Motivado pela recuperação pós-operatória de habilidoso sapateiro local, somente veio a descosturar, entretanto, doze dias depois, em meio obstinada rotina empreendida por seu jovem tutor. Ouviu de mais opiniões. Nenhuma os agradou. Até que foi aposentado por invalidez de súbito, num sonho de estradas nunca antes percorridas, o que prometeu. Amarrou os cadarços, cerimonioso, no retorno de casa, e os pôs a contemplar os pássaros de alta tensão.

E de lá o podia ver, com os galos e os morcegos. E pelo o que o substituiu. O novo par de calçados com molas desceu as ruas úmidas, da garoa da noite passada, sem vacilação de aderência. E tantas quantas vezes o fez. Pôde assim, comprovar o privilegiado observador, inabalável, por apenas, mais dois anos. O que muitos especialistas usaram como experiência científica irrefutável, do quanto, os artigos fabricados em série, na sociedade de consumo, têm média produtiva de vida menor.

Logo após a lua se esconder, no mês de julho, às vinte e duas horas e dezesseis minutos veio a cabo novo companheiro.

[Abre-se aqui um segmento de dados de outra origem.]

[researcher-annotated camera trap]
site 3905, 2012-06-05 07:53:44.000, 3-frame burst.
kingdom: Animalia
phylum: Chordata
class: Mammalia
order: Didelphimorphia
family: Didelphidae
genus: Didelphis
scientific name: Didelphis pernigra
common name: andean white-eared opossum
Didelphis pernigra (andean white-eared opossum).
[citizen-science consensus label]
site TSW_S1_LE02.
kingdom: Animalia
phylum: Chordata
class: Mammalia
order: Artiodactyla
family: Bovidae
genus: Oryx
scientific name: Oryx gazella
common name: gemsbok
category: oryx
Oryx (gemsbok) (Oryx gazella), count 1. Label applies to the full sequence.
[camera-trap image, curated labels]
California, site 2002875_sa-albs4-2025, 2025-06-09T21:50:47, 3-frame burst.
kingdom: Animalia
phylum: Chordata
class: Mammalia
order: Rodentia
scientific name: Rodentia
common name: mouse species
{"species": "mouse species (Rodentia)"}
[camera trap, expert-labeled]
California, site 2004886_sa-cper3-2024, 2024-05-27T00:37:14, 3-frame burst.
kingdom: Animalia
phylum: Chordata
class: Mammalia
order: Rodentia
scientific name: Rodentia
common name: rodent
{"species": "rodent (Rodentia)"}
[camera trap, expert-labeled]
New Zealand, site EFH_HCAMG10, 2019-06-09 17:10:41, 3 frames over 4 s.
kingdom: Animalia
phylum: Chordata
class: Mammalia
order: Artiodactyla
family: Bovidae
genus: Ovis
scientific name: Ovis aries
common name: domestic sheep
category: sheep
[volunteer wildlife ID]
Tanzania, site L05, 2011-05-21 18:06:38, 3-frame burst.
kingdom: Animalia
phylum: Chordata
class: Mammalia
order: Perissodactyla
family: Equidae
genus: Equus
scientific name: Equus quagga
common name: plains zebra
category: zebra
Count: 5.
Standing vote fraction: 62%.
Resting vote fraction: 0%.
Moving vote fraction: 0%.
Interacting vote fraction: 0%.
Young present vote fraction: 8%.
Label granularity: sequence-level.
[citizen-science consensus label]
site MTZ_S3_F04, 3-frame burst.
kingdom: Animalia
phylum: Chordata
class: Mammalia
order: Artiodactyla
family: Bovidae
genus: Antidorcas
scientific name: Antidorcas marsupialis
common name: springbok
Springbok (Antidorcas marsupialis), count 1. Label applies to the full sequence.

O vento zunia ao gosto da linha tensa. Não batíamos muito um com o outro. Se as aves, que não param quietas, dividissem a intimidade da vizinhança, as intrigas menores como, da dona do sacolé, do pipoqueiro, ou da manicure, que espera atrás da cortina o marido da amiga passar, da evangélica que se arruma pro pastor e não perde uma vigília, do vapor, que não paga pensão e se acha no direito de reclamar dela à gerência, ou ainda dos bêbados de botequim que, em cada história de vitória, carrega um pouco de solidão, quem sabe, então, os dramas que se vêem repletos nas encruzilhadas diminuíssem, seguramente, a velhice daqui do largo horizonte, seria menos tediosa.

Passada uma celebração de anos, em décadas. Quatro e meia ao todo, sem que nada de extraordinário acontecesse, sem que nenhum novo caminho desejado viesse. Mas, era hábil demais em se estreitar nos becos impostos, enlaçado demais para ruir as suas cordas. Incapazes, os persistentes sapatos, talvez desejassem tirá-lo de seu cárcere. Detê-lo dos gestos automáticos.

Onze camaradas de fios depois, segundo o primeiro contou, veio à notícia do alto do morro, que o último par de calçados, ainda que não muito usado, que todos esperavam na hora marcada, não desceu.

Entre cinco, seis, até oito, não surgiu. Não desviou, pisou em falso, freou, ou deslizou, não puxou degraus, nem pulou valas abertas, que as rampas das ruas de chão batido da favela, não mudaram, que o trânsito das ruas do centro não mudaram, ou o piso dos trens. Que dessa vez, no alto do cabo, não se aposentou. Onde, não aquele jovem, mas, o coroa de meia idade que fizeram de máquina, de todo modo, vai agora apodrecer. Que somente, hás dezessete e vinte dois, horário de Brasília, deixou seu rastro definitivo, mofando num lençol, depois de uma vaquinha da comunidade. E que juntos foram embalados ao caixão, e que um carro preto e dois caras gordos, os levaram.